Minnesota electric cooperatives and municipal utilities are owned, managed and operated by the customers they serve. That means we aren’t focused on stock prices or faraway shareholders. We exist to provide reliable, affordable, safe and environmentally sensitive electric service to all our customers.

Because we are consumer-owned, we are also responsive to the unique needs of our communities. Consumer-owned utilities have developed innovative renewable-energy projects. These projects allow our customers to invest in our renewable-energy future in a fair and equitable manner.

This legislative session, consumer-owned utilities are advocating for reform to a law we believe is inherently unfair to the majority of our customers. Small-scale wind and solar producers, known as distributed generators, currently sell their excess generation back to the utility at retail rates (the price at which the consumer-owned utility sells electric power to customers). When distributed generators produce as much energy as they use, they don’t pay anything for the cost of operating the electric grid that they rely on when their wind or solar installation is not producing energy. These costs are built into the electric rates paid by utility customers; if a distributed generator is compensated at the full retail rate, the generating customer is not making any contribution toward the cost of operating the grid; those costs are shifted onto other customers.

We believe this is unfair and that distributed generators should pay their share to maintain the grid that they need in order to sell their excess generation and keep their lights on when the sun isn’t shining or the wind isn’t blowing. The reform we are advocating doesn’t do away with net metering, but it allows consumer-owned utilities to collect the actual cost to serve distributed generators (“Why would Minnesota choose to backslide?” April 21).

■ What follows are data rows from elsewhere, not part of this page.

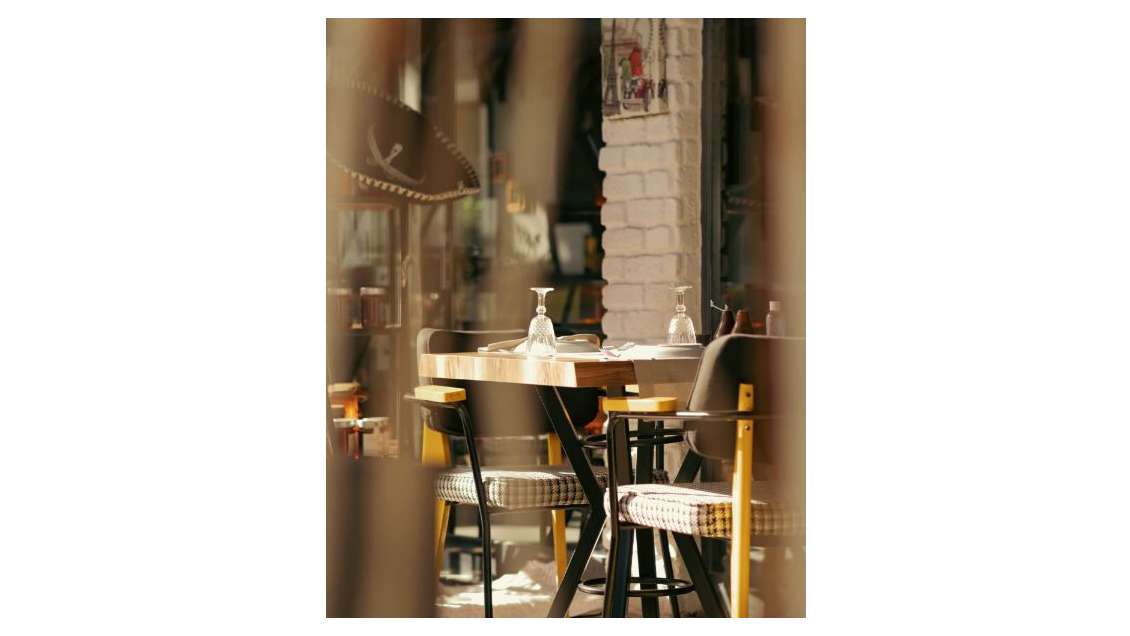 Vente snack point chaud secteur de Nice centre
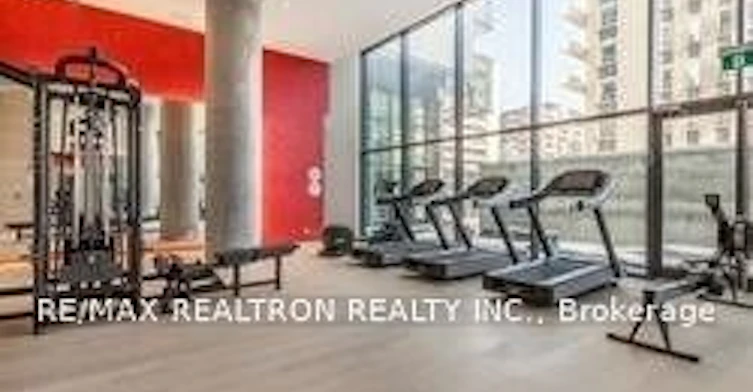 3103-185 Roehampton Avenue, Toronto, ON, M4P 1R4 - 19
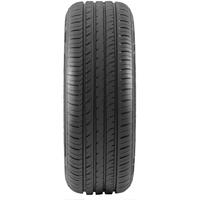 DAVANTI DX390 205/55R16 94V XL BSW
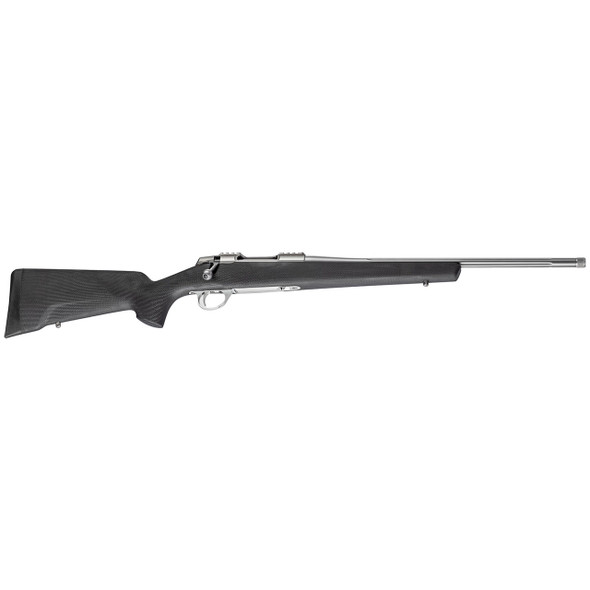 Sako | Demand Perfection | CSC - Canada's Gun Shop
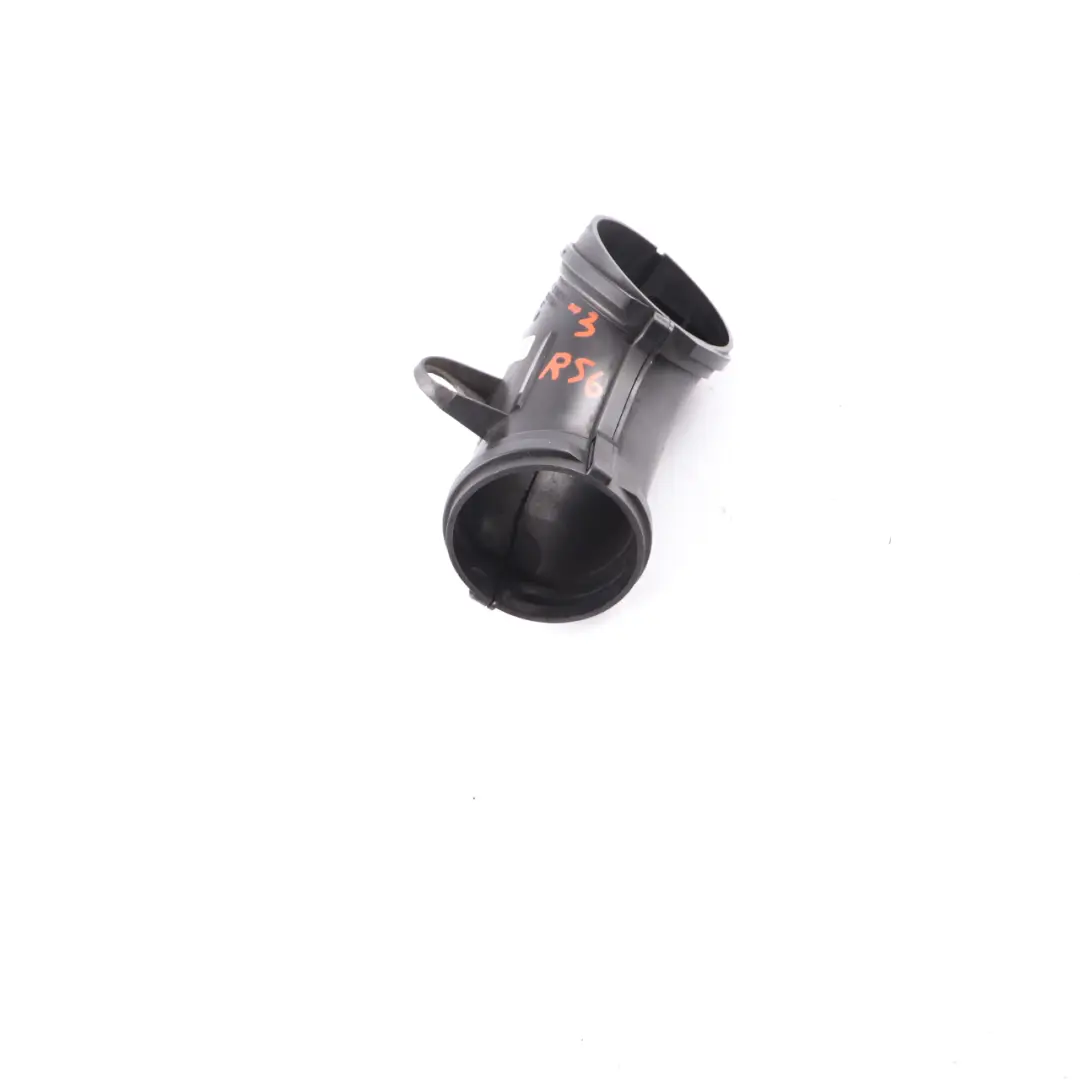 Mini Cooper One D R55 R56 W16 Air Intake Manifold Elbow Hose Pipe Line - SKU 2756241-3 - Part number 2756241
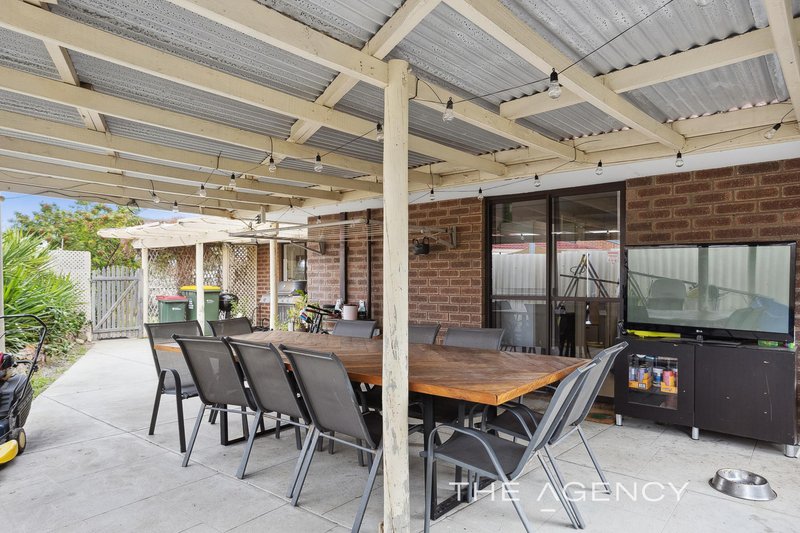 Photo - 9 Tangent Court, Mullaloo WA 6027 - Image 6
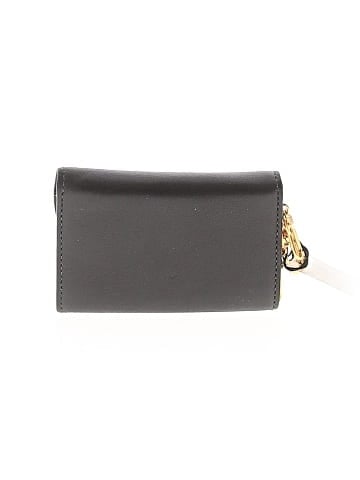Assorted Brands Wallet (view 2)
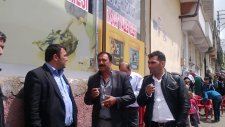 Karakuyulu Hacı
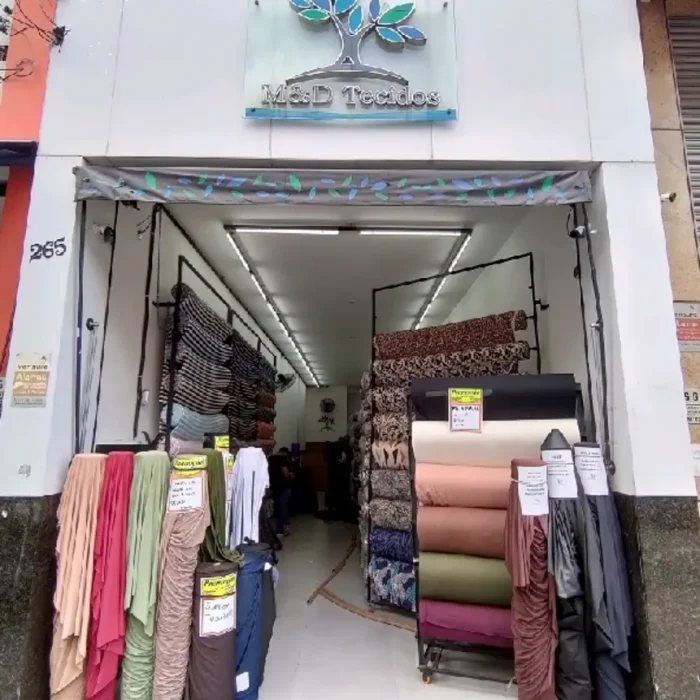 md-tecidos-rua-almirante-barroso-265_fachada_040620251305.webp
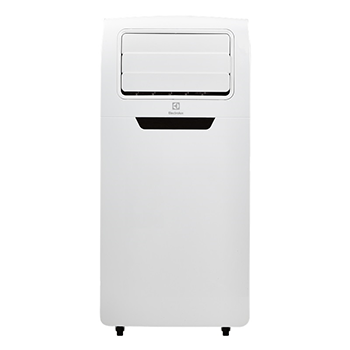 Electrolux EACM-09 FM/N3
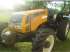 Valtra valmet a-650 2012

This additional fee isn’t arbitrary or punitive, but is tied to the true cost to maintain the grid.

We aren’t asking to end net metering, and we will continue to support distributed generators with the technical know-how and technology needed for their systems to operate with the electric grid. However, we believe this reform is fair and needed to ensure that costs don’t continue to shift from distributed generators to the rest of our customers.

Jack Kegel is executive director of the Minnesota Municipal Utilities Association. Darrick Moe is president and CEO of the Minnesota Rural Electric Association.